The bill is slated to pass the House a second time Wednesday after the measure was tweaked Tuesday afternoon to comply with Senate procedural rules.

Republican Arizona Sen. John McCain was absent for the vote after being hospitalized last week due to complications from his cancer treatment.

Following the vote, Senate Majority Leader Mitch McConnell said he’s proud of the legislation they crafted and is confident the country will be satisfied with changes it will make to the economy,

“My view of this is if we cant sell this to the American people we ought to move into another line of work,” he told reporters. “This is an important accomplishment for the country that people will value and appreciate, but obviously it requires us to continue this discussion with the American people, and we’re all going to be doing that throughout the year.”

The bill delivers the largest overhaul to the tax code seen since 1986, and Republicans said they’re confident the changes will spark economic growth and increase wages.

“As we go forward, I want American taxpayers to think of three dates and keep them in mind.

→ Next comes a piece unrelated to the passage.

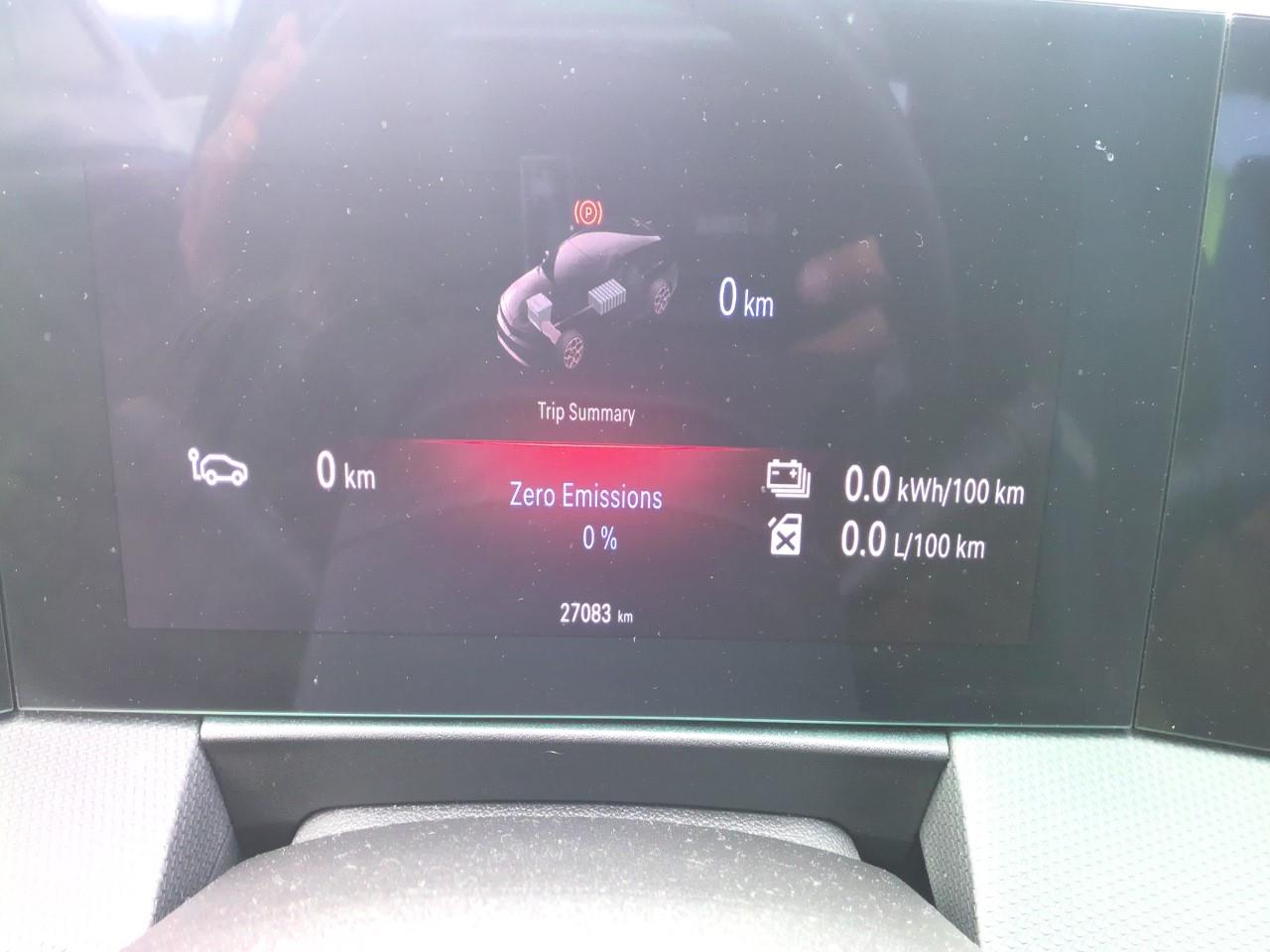 Foto Opel Astra PHEV 8
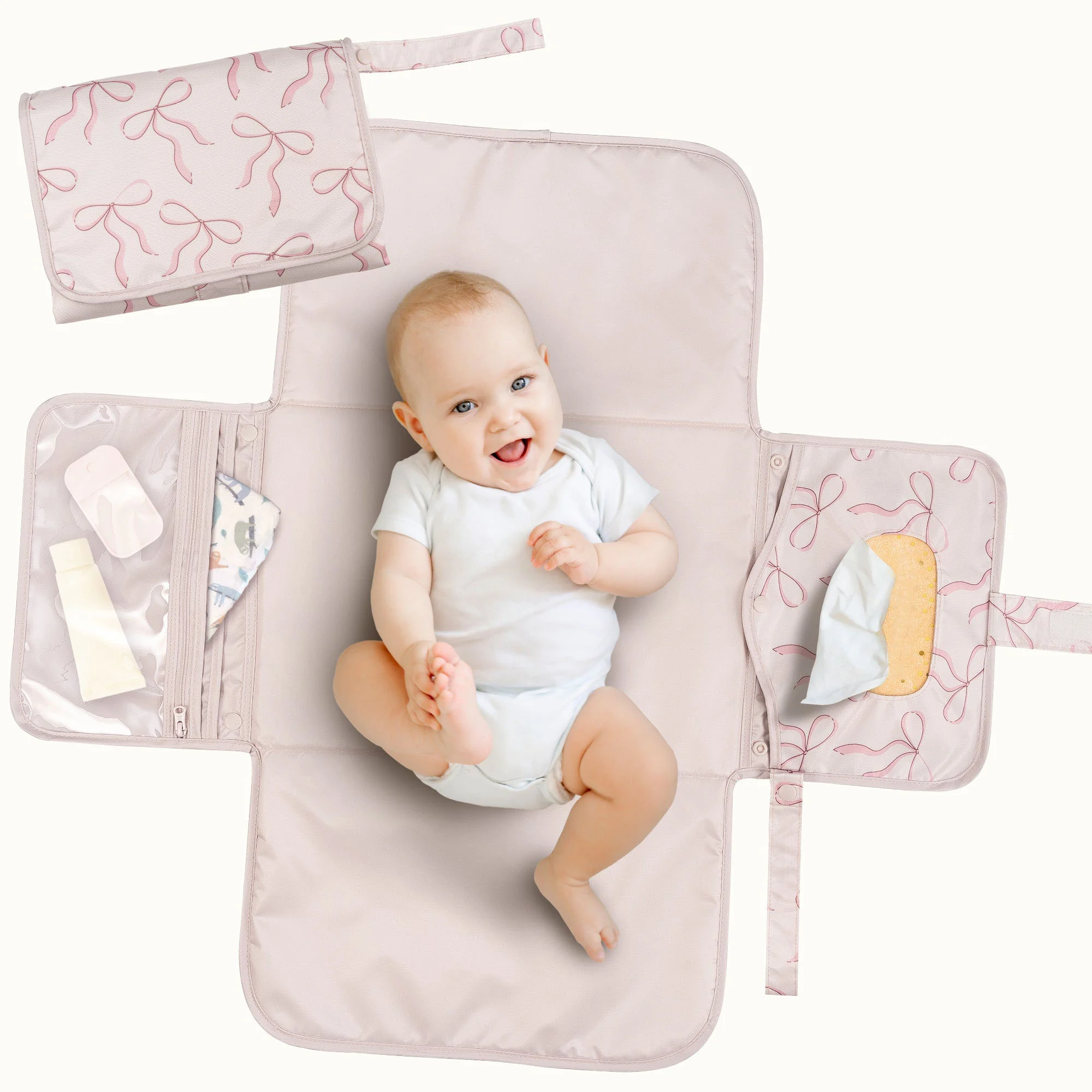 Custom Diaper Bag reference style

New year’s day, America will have a new tax code for a new era of American prosperity,” House Ways and Means Committee Chairman Kevin Brady told reporters following the House vote Tuesday afternoon. “February 1, look at your paychecks. Because you’ll see the tax relief we delivered today. On April 15, you will for the last time file your taxes under this horrible, terrible tax code that we’re putting behind us for the American people.

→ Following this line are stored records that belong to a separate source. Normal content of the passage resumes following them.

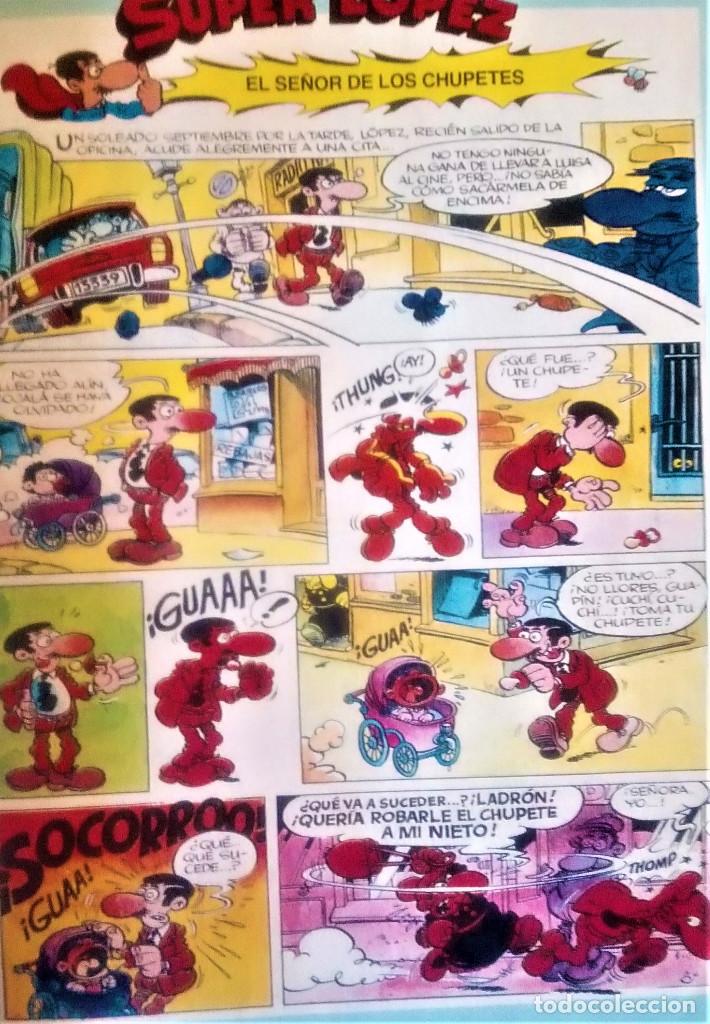 C&oacute;mics: PRIMERA REVISTA - 4 - Foto 15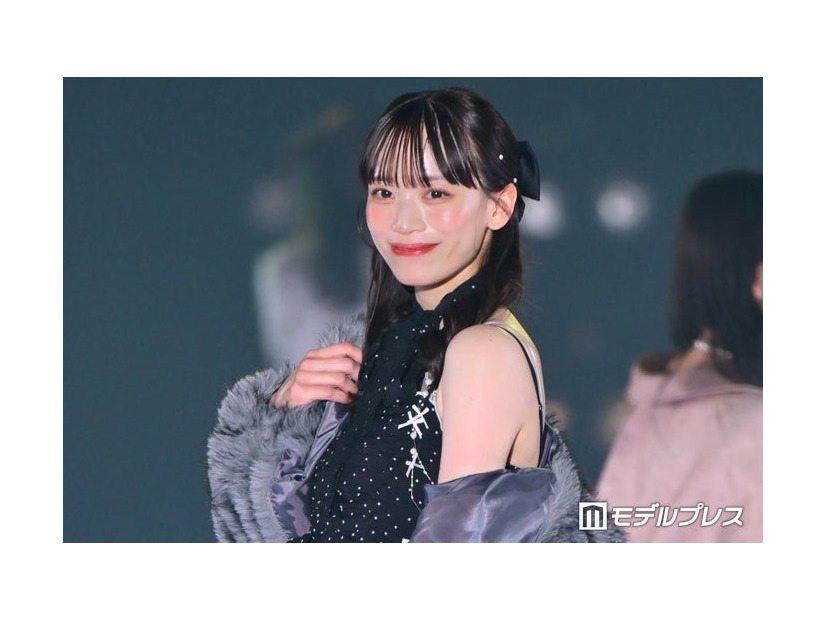 由布菜月（C）モデルプレス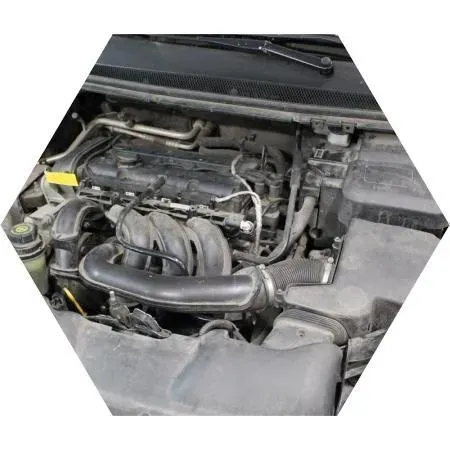 Замена брызговика двигателя и радиатора Форд Фокус 3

Conferees released the final bill Friday evening after days of negotiations. Senate Democrats opted to challenge a number of provisions, arguing they didn’t comply with the Byrd Rule — a reconciliation bill requirement.

The $1.5 trillion tax package dramatically reduces the corporate rate from 39.5 percent to 21 percent and brings down individual rates. It includes seven individual tax brackets falling at 10 percent, 12 percent, 22 percent, 24 percent, 32 percent, 35 percent and 37 percent.

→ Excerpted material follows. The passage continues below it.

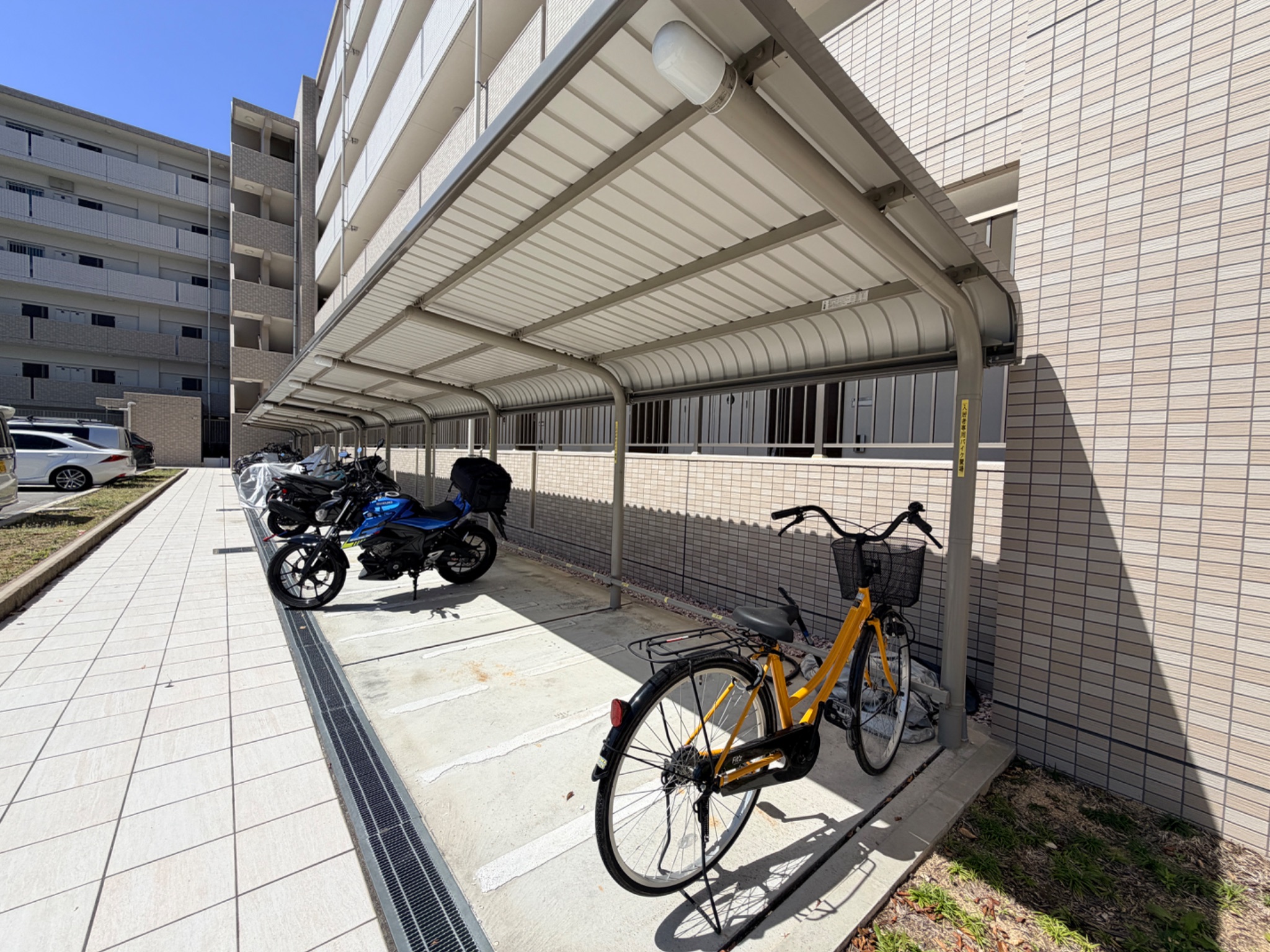 ミルト熊野 その他共有部分
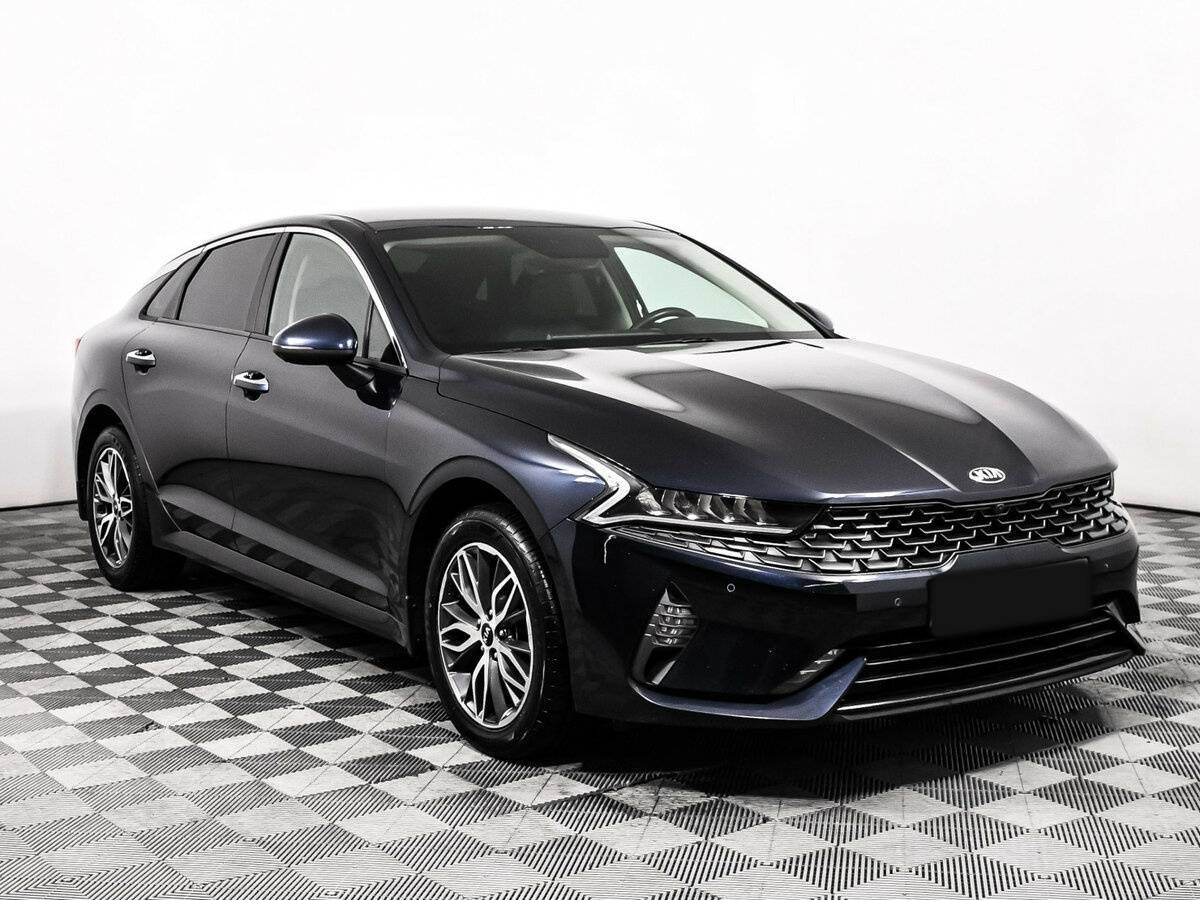 Купить Kia K5, 2020, 50 818 км, фото №3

While GOP lawmakers aim to make both the individual and corporate reductions permanent, the individual rate deduction is slated to expire in 2025.

House Speaker Paul Ryan said GOP lawmakers will work to ensure the reduced rates remain intact down the line.

“We have every intent to make those permanent, because of the Senate Rules you know why that sunset is there,” he told reporters.

In addition to slashing rates, the bill doubles the standard deduction, allows for the deduction of state and local taxes up to $10,000, expands the child tax credit from $1,000 to $2,000 — which is fully deductible up to $1,400 for families making under $400,000 — and allows homeowners to deduct mortgage interest on their first and second homes up to $750,000.

Republicans praised the bill as a major step toward economic growth, larger paychecks and a simpler tax code. Despite the GOP’s assertion the bill will benefit almost all Americans, Democrats have widely criticized Republicans for how the bill was crafted, arguing it favors the wealthy and corporations over the middle class.

Following the GOP’s botched attempts to repeal and replace the Affordable Care Act earlier this year, the bill’s is critical for Republicans looking for a win ahead of the 2018 midterm elections.